_原文节选_.
----------
特征向量搜索 - cublas实现
1.背景
1.1.场景
在机器视觉领域,经常遇到如下的业务需求:
- 两张人脸照片是否是属于同一个人
- 小区出入口监控视频分析进出人员是否属于小区业主
- 车站监控分析是否有黄牛、惯偷出没
- 聚会大量合照,按出现人物进行聚类归档
上述的场景都用到了机器视觉中的人脸搜索的功能,而通常人脸搜索需要经过人脸检测、人脸特征提取以及特征库搜索三个步骤
1.2.特征向量搜索
人脸库可以序列化成N条固定维度(dimension)、固定精度(precesion)的向量,而人脸库搜索搜索问题就能归约成K最近邻搜索(K-NN问题)。关于最近邻检索问题可以参考这篇文章 https://blog.csdn.net/lovego123/article/details/67638789
本文中的特征向量搜索并不允许精度损失,故不采取近似最近邻检索算法。在N条特征值的人脸库中搜索M条特征的TOP P个最相似特征,采用余弦距离来计算向量相似度
人脸特征提取的向量已经经过了归一化,故对于k维的人脸特征向量,特征库搜索问题可以看出n * k的矩阵点乘 k * m的矩阵
2.cublas实现矩阵相乘
2.1.cublas使用注意点
cublas实现矩阵相乘的基本原理和代码可以参考这篇博文 https://www.cnblogs.com/cuancuancuanhao/p/7763256.html
单精度(float32)矩阵相乘用的是cublasSgemm函数,官方文档链接
需要特别注意的是
- 矩阵在内存或者显存中均是一维存储的,这就涉及了行优先存储/列优先存储
- cuda编程中,显存默认是列优先存储,这就意味着对于矩阵A,我们会以行优先存储在内存中,而拷贝到显存时,会自动按列优先存储,即得到的是A的转置
- C矩阵是列优先存储的,为了简化转置的过程,可以直接计算C的转置,即A矩阵的转置点乘B矩阵,对cublasSgemm函数两矩阵分别为CUBLAS_OP_T 和 CUBLAS_OP_N
2.2.样例代码
int matrixMultiplyCublas(int number, int batch, int dimension, int round, float sparse, bool verbose, float *duration)
{
float *vector_a = new float[number];
float *vector_b = new float[batch];
cout.setf(ios::right);
cout.precision(6);
if (verbose)
{
int dense = 0;
for (int i = 0; i < dimension; i++)
{
if (atom[i] > 0)
{
dense++;
}
}
cout << "Sparse: " << (float)dense / (float)dimension;
}
float *d_A, *d_B, *d_C;
unsigned int size_C = number * batch;
unsigned int mem_size_C = sizeof(float) * size_C;
float *h_CUBLAS = (float *)malloc(mem_size_C);
cudaMalloc((void **)&d_A, sizeof(float) * number * dimension);
cudaMalloc((void **)&d_B, sizeof(float) * batch * dimension);
if (verbose)
{
cout << "Matrix A:" << endl;
}
int remain = number;
do
{
int patch = PATCH;
if (remain < patch)
{
patch = remain;
}
if (verbose)
{
for (int i = 0; i < patch; i++)
{
for (int j = 0; j < dimension; j++)
----------
_条目集_.
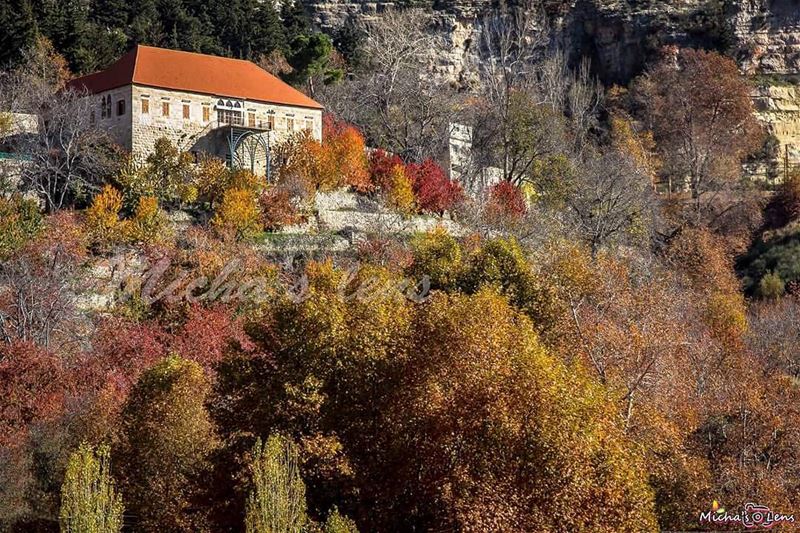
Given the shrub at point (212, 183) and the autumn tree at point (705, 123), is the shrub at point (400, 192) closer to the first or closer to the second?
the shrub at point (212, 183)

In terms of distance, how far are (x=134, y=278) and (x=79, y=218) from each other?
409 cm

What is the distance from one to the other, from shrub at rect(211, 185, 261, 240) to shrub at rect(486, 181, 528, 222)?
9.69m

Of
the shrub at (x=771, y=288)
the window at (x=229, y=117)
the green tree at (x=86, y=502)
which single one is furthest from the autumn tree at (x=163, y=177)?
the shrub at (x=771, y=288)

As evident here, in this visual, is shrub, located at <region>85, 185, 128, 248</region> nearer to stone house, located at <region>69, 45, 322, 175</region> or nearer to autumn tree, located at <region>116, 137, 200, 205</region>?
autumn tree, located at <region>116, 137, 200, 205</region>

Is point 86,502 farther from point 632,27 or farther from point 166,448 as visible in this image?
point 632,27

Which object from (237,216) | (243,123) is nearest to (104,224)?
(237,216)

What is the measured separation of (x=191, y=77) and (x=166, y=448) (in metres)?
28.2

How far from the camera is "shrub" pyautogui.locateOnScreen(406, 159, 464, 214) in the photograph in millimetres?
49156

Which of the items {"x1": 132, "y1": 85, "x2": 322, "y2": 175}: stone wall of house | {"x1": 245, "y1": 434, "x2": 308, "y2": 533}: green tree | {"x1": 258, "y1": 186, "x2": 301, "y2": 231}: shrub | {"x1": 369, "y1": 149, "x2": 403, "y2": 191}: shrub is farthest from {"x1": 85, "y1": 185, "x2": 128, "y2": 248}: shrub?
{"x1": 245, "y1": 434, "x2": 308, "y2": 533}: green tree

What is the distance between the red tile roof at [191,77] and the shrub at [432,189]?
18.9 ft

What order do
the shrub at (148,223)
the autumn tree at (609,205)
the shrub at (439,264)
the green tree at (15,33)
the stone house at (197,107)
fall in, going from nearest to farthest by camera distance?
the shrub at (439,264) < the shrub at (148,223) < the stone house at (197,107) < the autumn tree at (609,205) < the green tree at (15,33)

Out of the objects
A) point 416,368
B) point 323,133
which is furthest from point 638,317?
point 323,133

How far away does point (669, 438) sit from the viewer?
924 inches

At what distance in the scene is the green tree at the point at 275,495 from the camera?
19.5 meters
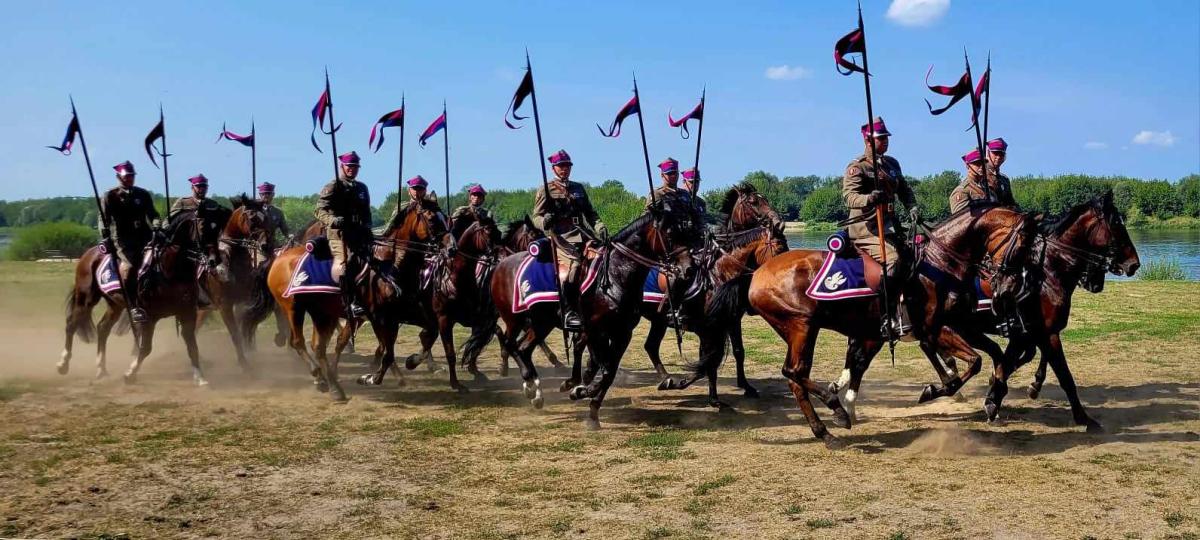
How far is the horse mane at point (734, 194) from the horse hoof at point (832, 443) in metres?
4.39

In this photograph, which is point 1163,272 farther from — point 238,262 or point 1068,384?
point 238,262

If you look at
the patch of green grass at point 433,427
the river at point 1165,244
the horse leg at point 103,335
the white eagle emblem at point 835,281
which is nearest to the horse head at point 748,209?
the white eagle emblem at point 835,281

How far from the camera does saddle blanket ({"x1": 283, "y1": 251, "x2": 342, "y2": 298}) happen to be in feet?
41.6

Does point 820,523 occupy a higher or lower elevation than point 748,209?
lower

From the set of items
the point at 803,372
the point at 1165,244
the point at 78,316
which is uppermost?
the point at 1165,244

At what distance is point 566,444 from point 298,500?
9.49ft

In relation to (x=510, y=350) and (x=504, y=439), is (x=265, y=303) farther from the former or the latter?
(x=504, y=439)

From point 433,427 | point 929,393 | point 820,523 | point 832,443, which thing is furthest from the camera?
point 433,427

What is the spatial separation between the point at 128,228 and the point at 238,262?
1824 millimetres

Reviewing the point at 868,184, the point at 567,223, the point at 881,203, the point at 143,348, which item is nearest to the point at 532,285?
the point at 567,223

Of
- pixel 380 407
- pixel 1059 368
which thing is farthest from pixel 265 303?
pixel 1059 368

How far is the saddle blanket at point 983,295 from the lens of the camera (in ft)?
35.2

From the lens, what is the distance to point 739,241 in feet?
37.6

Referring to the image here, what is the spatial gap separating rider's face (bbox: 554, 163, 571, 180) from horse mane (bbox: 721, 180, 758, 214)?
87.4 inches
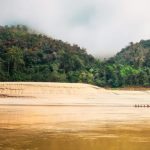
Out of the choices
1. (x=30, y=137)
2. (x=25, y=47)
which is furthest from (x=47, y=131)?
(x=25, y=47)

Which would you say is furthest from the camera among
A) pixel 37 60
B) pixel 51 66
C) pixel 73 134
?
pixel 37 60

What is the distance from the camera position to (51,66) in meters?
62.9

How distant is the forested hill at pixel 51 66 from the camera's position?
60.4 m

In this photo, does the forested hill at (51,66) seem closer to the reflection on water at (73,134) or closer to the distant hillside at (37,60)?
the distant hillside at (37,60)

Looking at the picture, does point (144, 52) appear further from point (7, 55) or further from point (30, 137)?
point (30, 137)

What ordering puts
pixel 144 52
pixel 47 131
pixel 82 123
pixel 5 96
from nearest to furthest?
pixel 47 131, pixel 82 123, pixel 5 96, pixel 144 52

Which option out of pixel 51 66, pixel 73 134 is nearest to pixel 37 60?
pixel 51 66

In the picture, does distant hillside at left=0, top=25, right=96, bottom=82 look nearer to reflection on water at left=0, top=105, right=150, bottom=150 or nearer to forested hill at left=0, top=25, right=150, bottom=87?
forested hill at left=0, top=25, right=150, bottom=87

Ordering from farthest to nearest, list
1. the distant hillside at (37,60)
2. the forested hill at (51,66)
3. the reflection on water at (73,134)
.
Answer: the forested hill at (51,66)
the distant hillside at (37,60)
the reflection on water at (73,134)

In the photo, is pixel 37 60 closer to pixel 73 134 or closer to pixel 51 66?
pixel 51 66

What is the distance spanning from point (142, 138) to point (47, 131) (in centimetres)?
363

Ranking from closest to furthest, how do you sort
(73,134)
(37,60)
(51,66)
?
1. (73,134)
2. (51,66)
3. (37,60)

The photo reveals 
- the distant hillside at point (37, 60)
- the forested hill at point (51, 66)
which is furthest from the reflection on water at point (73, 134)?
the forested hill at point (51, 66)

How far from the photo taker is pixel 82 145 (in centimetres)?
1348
----------
_任务说明 1_.
请根据原文节选回答下列问题：
(a) 人脸搜索通常需要经过哪三个步骤？
(b) 单精度（float32）矩阵相乘使用的是哪个函数？
(c) 计算向量相似度时采用的是哪种距离？
_任务说明 2_. 原文节选提到，用cublasSgemm做矩阵相乘时可以直接计算C的转置。请依据文中给出的理由，用一到三句话解释这样做的原因。
这些条目与此处内容无关。

_解答 1_.
(a) 人脸检测、人脸特征提取以及特征库搜索。
(b) cublasSgemm函数。
(c) 余弦距离。

_解答 2_. CUDA编程中显存默认按列优先存储。以行优先存放在内存中的矩阵拷贝到显存后，得到的是它的转置，而C矩阵同样按列优先存储。为了简化转置的过程，可以直接计算C的转置，即用A矩阵的转置点乘B矩阵，并将cublasSgemm函数中的两个矩阵分别设为CUBLAS_OP_T和CUBLAS_OP_N。